PROVIDED INFORMATION:

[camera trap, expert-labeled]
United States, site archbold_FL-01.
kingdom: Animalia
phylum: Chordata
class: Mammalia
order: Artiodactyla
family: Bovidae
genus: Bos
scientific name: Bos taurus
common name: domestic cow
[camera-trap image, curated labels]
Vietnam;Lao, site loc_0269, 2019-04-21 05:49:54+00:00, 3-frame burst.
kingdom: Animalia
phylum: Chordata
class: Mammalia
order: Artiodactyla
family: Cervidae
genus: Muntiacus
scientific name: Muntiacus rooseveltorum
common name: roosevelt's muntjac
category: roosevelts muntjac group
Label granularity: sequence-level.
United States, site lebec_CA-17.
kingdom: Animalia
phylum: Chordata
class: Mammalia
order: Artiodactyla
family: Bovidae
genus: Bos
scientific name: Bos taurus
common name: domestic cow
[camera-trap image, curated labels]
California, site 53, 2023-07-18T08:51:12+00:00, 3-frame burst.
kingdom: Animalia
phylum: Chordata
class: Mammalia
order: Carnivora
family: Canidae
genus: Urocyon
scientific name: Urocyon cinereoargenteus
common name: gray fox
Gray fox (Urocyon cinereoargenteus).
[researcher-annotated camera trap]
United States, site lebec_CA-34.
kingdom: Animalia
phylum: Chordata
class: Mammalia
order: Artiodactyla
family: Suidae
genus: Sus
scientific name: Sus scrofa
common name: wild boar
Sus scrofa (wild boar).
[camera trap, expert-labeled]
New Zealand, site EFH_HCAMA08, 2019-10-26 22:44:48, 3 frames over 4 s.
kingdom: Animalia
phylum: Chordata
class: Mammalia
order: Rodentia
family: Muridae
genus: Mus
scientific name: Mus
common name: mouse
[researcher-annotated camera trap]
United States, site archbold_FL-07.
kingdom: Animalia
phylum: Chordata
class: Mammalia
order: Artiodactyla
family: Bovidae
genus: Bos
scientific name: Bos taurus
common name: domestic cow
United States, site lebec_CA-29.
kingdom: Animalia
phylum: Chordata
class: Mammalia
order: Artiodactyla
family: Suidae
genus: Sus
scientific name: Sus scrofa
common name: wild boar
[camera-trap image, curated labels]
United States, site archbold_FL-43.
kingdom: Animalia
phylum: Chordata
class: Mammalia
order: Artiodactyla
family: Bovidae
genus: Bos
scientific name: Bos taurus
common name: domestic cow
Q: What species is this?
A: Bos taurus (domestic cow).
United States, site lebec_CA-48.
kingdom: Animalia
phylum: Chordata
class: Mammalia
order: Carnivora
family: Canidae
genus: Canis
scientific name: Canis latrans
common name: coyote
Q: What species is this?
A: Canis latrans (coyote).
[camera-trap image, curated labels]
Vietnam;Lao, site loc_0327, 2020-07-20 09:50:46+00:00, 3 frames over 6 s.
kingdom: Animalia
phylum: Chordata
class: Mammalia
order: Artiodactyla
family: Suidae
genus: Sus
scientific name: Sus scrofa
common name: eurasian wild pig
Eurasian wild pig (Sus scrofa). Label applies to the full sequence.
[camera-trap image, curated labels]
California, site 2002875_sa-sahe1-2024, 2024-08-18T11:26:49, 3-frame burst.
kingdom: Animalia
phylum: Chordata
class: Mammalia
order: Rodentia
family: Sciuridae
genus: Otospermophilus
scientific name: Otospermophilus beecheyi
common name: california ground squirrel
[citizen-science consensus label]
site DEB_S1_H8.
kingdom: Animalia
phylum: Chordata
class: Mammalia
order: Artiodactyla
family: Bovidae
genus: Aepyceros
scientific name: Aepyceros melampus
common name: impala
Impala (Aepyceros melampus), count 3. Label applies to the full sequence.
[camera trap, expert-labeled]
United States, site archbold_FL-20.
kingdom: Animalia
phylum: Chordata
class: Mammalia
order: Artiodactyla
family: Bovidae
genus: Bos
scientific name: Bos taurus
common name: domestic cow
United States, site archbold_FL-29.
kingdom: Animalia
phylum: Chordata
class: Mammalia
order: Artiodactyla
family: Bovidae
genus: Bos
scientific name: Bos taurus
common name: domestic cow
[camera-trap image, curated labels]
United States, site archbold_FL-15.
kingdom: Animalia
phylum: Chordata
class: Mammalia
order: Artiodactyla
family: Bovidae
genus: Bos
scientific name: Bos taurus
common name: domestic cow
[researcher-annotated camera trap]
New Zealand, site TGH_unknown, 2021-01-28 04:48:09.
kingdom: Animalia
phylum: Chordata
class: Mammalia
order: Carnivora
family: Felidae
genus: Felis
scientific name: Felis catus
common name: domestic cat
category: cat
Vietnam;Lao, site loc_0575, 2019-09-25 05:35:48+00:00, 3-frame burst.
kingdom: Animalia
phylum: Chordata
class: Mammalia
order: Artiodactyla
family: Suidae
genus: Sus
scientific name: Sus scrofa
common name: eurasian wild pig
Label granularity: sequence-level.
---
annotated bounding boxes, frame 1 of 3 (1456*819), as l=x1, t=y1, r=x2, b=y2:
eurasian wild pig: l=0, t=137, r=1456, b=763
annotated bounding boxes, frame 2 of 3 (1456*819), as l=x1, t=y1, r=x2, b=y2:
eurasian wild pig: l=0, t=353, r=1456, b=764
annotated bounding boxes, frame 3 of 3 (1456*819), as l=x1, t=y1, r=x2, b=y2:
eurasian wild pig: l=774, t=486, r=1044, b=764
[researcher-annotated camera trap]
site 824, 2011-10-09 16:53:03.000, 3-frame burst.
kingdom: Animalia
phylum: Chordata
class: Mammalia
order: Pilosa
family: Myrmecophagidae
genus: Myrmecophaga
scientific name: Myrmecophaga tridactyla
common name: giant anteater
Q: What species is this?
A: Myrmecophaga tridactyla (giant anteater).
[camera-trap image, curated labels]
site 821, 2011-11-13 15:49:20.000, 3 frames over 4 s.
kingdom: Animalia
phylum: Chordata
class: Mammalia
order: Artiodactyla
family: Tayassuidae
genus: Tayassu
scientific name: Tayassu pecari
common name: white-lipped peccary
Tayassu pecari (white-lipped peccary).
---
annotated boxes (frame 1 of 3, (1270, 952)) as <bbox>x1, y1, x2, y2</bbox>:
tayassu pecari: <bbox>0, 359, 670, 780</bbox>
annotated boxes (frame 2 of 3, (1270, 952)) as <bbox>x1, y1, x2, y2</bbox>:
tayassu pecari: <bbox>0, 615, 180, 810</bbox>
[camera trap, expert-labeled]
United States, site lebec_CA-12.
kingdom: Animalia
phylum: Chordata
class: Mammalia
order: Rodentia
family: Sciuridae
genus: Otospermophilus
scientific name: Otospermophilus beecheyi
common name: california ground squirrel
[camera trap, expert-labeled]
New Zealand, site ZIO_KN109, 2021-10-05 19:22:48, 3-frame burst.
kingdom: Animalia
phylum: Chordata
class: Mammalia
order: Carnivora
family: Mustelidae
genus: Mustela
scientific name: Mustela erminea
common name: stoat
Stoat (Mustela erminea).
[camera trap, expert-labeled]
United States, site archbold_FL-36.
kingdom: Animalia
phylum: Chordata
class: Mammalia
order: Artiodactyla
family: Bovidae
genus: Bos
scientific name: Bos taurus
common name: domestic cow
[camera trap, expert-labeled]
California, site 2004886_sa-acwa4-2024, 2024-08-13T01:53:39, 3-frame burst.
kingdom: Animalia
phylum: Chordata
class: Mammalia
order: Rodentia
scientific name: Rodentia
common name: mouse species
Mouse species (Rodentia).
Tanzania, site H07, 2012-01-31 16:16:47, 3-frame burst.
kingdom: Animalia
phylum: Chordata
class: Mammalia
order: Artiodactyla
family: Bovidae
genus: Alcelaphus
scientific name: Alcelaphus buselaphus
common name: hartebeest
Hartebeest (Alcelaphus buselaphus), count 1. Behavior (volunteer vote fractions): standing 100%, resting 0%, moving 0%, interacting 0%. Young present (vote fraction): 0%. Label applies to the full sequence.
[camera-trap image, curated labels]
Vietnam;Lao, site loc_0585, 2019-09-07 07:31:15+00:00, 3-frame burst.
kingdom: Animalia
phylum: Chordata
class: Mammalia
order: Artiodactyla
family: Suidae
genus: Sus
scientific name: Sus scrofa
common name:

AIM OF THE EXERCISE:
Number of lines containing "Zealand" in the data: state it and nothing more.

RESPONSE BOX:
3